More than 10,000 US troops will take part in a wide-scale landing drill in South Korea next week, the usa military said Thursday, days after North Korea test-fired 25 projectiles in apparent protest on the continuing joint exercises.
The drill, code-named Ssang Yong (“Twin Dragons”) and billed by local news media as one of the most largest-ever of amphibious landing exercises by both allies, will happen from March 27 through to April 7 at the southeast coast of South Korea.
It will involve 7,500 US Marines, 2,000 US Navy personnel, and an undisclosed variety of Australian and South Korean forces, a US military spokesman told AFP.
Yonhap news agency said 3,500 Marines and 1,000 Navy sailors would participate from South Korea.
“Ssang Yong 14 is an annual combined exercise conducted by Marine and Navy Forces with the ROK (South Korea) so as to strengthen the interoperability and dealing relationships of both militaries around the range of operations – from disaster relief, to complex expeditionary operations,” US Forces in Korea said in a press statement.
The US Marines playing the drill belong to the 3rd Marine Expeditionary Brigade, based in Okinawa, Japan, it said.
A total of 12 South Korean and US Navy amphibious ships can even take part in the drill, Yonhap said.
South Korea, which hosts 28,500 American troops, and america kicked off the yearly Key Resolve and Foal Eagle exercises on February 24. They’ll run until mid-April.
In a show of force apparently intended to specific anger on the continuing exercises, North Korea executed a chain of rocket and missile launches in recent weeks, sparking condemnation from Seoul and Washington.
The North has habitually slammed the exercises — at the side of other military drills south of the border — as rehearsals for an invasion.
Seoul and Washington say they’re purely defensive.
Last week, the North’s powerful National Defence Commission threatened to illustrate its nuclear deterrent within the face of what it called US hostility.
But Seoul’s defence ministry said there has been no sign of an imminent nuclear test by the North, which staged three atomic tests in 2006, 2009 and last year.
China’s special envoy Wu Dawei, who arrived in Pyongyang Monday, was in talks with North Koreans to talk about how you can resume six-party talks on its nuclear program.
“Special Representative Wu Dawei … held consultations with the DPRK (North Korea). Major topics include the location of the Korean Peninsula and the way to renew the Six-Party Talks,” Chinese Foreign Ministry Spokesman Hong Lei told journalists on Wednesday.
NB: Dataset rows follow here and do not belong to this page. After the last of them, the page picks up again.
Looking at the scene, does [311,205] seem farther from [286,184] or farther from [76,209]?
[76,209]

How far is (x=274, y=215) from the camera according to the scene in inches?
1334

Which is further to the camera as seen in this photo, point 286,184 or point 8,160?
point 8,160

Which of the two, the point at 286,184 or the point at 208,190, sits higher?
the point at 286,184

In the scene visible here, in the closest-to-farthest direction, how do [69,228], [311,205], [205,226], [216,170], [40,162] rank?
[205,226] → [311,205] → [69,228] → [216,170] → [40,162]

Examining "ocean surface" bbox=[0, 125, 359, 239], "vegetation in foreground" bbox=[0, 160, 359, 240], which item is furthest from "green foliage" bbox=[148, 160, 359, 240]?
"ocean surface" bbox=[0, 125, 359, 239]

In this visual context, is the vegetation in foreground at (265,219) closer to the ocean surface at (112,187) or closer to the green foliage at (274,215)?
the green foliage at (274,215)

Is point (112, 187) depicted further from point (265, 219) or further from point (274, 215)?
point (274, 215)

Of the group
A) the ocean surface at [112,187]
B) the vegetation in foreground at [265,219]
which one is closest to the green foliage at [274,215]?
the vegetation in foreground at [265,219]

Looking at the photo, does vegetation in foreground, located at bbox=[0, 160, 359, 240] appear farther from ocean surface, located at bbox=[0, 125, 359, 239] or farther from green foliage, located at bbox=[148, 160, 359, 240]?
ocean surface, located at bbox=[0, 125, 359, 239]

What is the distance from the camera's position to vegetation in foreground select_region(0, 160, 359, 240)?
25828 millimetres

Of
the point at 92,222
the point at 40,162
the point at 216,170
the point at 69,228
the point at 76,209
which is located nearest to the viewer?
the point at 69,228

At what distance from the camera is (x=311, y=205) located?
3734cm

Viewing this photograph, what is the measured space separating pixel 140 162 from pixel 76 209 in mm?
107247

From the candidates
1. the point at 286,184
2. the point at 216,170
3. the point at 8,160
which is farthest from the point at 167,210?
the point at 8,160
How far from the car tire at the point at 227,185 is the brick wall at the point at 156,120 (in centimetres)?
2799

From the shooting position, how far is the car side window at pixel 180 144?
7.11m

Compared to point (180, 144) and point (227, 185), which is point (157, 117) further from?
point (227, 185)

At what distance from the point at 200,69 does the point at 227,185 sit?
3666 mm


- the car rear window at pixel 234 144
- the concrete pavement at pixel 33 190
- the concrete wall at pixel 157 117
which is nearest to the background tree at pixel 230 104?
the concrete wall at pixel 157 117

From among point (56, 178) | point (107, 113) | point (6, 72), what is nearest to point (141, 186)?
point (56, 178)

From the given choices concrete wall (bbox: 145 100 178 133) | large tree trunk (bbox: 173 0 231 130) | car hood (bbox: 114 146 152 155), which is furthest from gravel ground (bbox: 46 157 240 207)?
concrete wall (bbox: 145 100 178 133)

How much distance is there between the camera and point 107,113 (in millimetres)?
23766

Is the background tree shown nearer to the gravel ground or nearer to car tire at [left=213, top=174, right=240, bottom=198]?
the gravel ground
Six-party talks involving both Koreas, China, the united states, Russia and Japan was stalled since December 2008.
The North and China like to resume the negotiations, but Washington and South Korea say before a resumption of discussions, the North must first show that is focused on the method, notably by shutting down a uranium enrichment program which the West believes may well be geared toward building a nuclear bomb.